OK. Now what you need to know is where the segmentation violation occurred. To do this, compile your program with the "-g" option described above, start up gdb, and type "run myprog" (where "myprog" is the name of your program). Alternatively you can invoke gdb as "gdb myprog" and then just type "run" at the gdb prompt. [NOTE: if your program needs command-line arguments, you should supply them after the "run" or "run myprog" statement e.g. "run myprog arg1 arg2 arg3".] This will run your program until the segmentation violation occurs. Gdb will tell you that the segmentation violation occurred and then wait for your command. It will look something like this:

    Program received signal SIGSEGV, Segmentation fault.
    0x4006cb26 in free () from /lib/libc.so.6

This means that the segmentation violation (also known as a segmentation fault or segfault for short) occurred in the library function "free". This is weird; does this mean that there is a bug in "free"? Almost certainly not. Instead, your program did something bad that caused "free" to fail (possibly by asking it to free a NULL pointer).

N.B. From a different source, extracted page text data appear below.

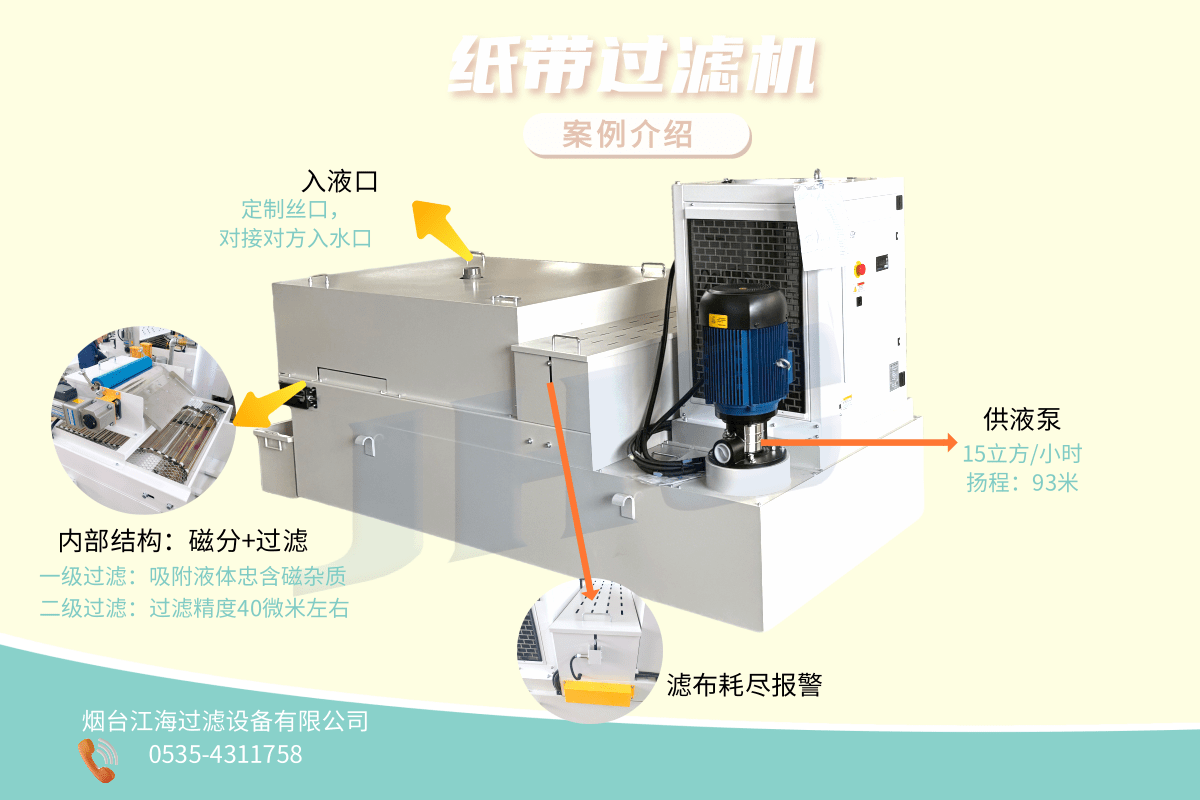 纸带过滤机

案例介绍

入液口
定制丝口，
对接对方入水口

供液泵
15立方/小时
扬程：93米

内部结构：磁分+过滤
一级过滤：吸附液体忠含磁杂质
二级过滤：过滤精度40微米左右

滤布耗尽报警

烟台江海过滤设备有限公司
0535-4311758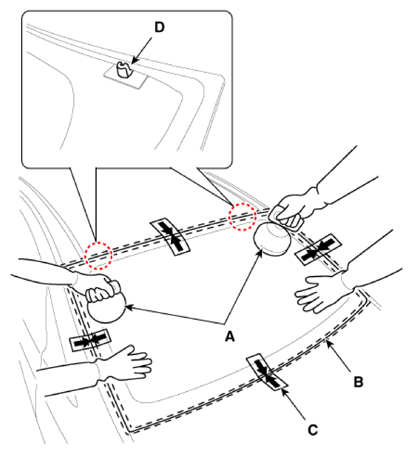 D

A

B

C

Type "where" and you will get a stack backtrace. This is probably the single most useful thing you can have when something goes wrong. A stack backtrace is a list of function names in your program and associated data. It looks something like this:

    (gdb) where
    #0  0x4006cb26 in free () from /lib/libc.so.6
    #1  0x4006ca0d in free () from /lib/libc.so.6
    #2  0x8048951 in board_updater (array=0x8049bd0, ncells=2) at 1dCA2.c:148
    #3  0x80486be in main (argc=3, argv=0xbffff7b4) at 1dCA2.c:44
    #4  0x40035a52 in __libc_start_main () from /lib/libc.so.6

The stack is a data structure which holds information about functions which have partially finished executing. When a function calls another function, information about the new function being called is "pushed" onto a stack. This includes information such as the arguments to the function, the contents of local variables, etc. This information is referred to as a stack frame. When the function is finished its work it "pops" the frame off the stack and returns to the previous stack frame, which belongs to the function that called it. In the above backtrace, we see that the function __libc_start_main called main which called board_updater which called free which called itself recursively. In this case, the functions __libc_start_main and free are C library functions which you didn't write. main is the good old main function that you write in every C program. What seems to have happened here is that something went wrong in the board_updater function, and gdb even tells you what line it happened on (which is what the "-g" option did). You should look at that line, and perhaps set a breakpoint there:

    break 1dCA2.c:148

Now, when you run the program again, gdb will stop it on that line, and you will be able to print out the values of any relevant variables before free is called.

There is much, much more to debugging than I have time to go into here, but this should get you started. Reading the gdb info documentation (type "info gdb" at the shell prompt) will be a good place to go for more information, as will asking your Unix guru friends.

Graphical front-ends to gdb

There exist programs which serve as graphical front-ends to gdb. The one we recommend is called ddd (for Data Display Debugger). Learning a graphical debugger can take time, but it's well worth it because it makes it much easier to interact with your program (setting breakpoints, looking at code as it executes, etc.). Describing ddd in detail is beyond the scope of this document, but if you're interested, type "man ddd" at the Unix shell prompt or visit this link for much more information.